The newly constituted House Committee on Oversight and Accountability dedicated its first hearing of the 118th Congress on Feb. 1 to investigating fraud in the distribution of Federal COVID-19 relief funds, and committee leadership said that focus will continue down the road.
Committee Chairman James Comer, R-Ky., called for strong oversight of fraud stemming from three pieces of legislation featuring large-scale pandemic relief: the CARES Act, the Consolidated Appropriations Act, and the American Rescue Plan Act.
The committee’s hearing this week was colored by high-profile official reports of widespread fraud in some relief programs.
Among those are a Government Accountability Office (GAO) report claiming that state unemployment insurance (UI) programs – run with assistance from the Labor Department (DOL) – during the pandemic dished out more than $60 billion in fraudulent payments.
Additionally, on Monday, the Pandemic Response Accountability Committee (PRAC) said it identified more than $5 billion in fraudulent loans issued by the Small Business Administration’s Paycheck Protection Program and the COVID-19 Economic Injury Disaster Loan program.
“We’re having our first hearing on waste, fraud, and abuse in pandemic spending programs. We will hold many more of these hearings on this important issue,” Rep.
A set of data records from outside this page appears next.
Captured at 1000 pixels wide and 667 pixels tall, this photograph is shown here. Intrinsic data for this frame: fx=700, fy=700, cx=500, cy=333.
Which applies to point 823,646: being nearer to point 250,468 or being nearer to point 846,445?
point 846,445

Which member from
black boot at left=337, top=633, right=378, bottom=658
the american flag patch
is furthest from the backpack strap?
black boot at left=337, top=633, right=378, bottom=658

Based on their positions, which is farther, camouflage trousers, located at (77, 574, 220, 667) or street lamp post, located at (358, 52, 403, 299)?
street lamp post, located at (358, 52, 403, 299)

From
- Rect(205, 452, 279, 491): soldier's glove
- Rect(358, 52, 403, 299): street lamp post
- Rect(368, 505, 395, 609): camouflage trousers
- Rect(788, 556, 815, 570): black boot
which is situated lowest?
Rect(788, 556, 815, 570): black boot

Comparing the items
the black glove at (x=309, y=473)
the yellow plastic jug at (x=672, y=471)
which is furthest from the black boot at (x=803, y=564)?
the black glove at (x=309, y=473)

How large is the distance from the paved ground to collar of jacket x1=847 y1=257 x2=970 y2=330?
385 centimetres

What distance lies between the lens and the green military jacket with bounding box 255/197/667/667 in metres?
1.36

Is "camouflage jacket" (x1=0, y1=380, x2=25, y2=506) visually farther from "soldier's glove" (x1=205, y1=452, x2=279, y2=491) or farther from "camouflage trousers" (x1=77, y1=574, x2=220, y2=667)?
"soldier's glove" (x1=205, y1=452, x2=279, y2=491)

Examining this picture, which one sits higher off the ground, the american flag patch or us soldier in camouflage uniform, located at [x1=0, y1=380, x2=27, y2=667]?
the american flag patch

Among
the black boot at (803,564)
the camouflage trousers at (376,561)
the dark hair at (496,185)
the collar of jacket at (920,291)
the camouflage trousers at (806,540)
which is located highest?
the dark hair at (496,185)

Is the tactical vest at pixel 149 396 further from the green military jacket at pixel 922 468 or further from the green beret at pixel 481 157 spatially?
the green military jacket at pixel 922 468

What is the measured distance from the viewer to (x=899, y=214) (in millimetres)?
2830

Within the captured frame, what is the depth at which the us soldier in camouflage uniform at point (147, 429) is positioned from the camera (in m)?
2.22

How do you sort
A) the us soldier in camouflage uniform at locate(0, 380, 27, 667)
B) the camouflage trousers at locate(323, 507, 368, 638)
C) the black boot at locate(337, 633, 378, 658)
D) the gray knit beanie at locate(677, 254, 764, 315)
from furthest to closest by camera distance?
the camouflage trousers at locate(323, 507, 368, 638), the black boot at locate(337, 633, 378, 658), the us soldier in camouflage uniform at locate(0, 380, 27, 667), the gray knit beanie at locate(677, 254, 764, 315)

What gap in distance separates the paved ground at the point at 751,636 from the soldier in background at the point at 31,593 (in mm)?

Comer pledged.
“We owe it to the American people to get to the bottom of the greatest theft in American taxpayer dollars in history,” he said. “We must find out where this money went, how much ended up in the hands of fraudsters, and what can be done to ensure it never happens again.”
U.S. Comptroller General Gene Dodaro, who oversees GAO and was a witness at the hearing, said it will be some time until the full dollar amount of pandemic fraud can be determined since investigations are currently ongoing.
“This is going to go on for a while,” Dodaro said. “There are definitely indications of widespread fraud, but it’s impossible to estimate right now what the full extent of it will be.”
He did estimate that the programs approved by legislators have $157 billion in unspent pandemic relief funds.
Dodaro said Federal agencies should have been much better prepared to mitigate fraud in those programs – especially if they had implemented GAO’s Fraud Risk Framework. He also urged Congress to put forward legislative actions to increase transparency and accountability on future Federal spending.
“Unless we make these changes, we’re not better prepared” for further emergencies requiring assistance and relief, he said.
Michael Horowitz, chair of the PRAC, called on Congress to implement additional funding to the Pandemic Analytics Center of Excellence. The data platform was used by PRAC to uncover $5.4 billion in fraudulent loans, but it has a sunset date of Sept. 30, 2025.
In addition to this week’s PRAC findings, Horowitz also noted that the Small Business Administration handed out $3.6 billion to people who should have, at a minimum, undergone a second screening before they received a check from the Federal agency.
Concern Over UI Fraud
Lawmakers from both sides of the aisle expressed concerns with the amount of fraud that took place in the UI program, despite the $2 billion that was sent to state and local governments to modernize their systems.
The witnesses also agreed that the UI system needs to be fixed.
Horowitz said that states’ UI systems do not speak to each other, or the DOL, because they operate at a local level. PRAC found what he labeled as a “basic issue” in the fraud landscape: one Social Security number was used in 29 different states to obtain pandemic relief funds.
“That shouldn’t be able to happen with the use of modern technology,” Dodaro reiterated.
Both Dodaro and Horowitz agreed that Congress needs to step in to help states prevent further UI theft by updating their systems.
“The systems have to be modernized. There are too many legacy systems. Some of the states’ systems go back to the ‘70s,” Dodaro said.
“Money needs to be used to modernize IT systems,” Horowitz said. “It’s different state to state. Some states have older systems than others, but it seems that one of the first things that has to happen is the funding needs to be used to modernize antiquated state systems.”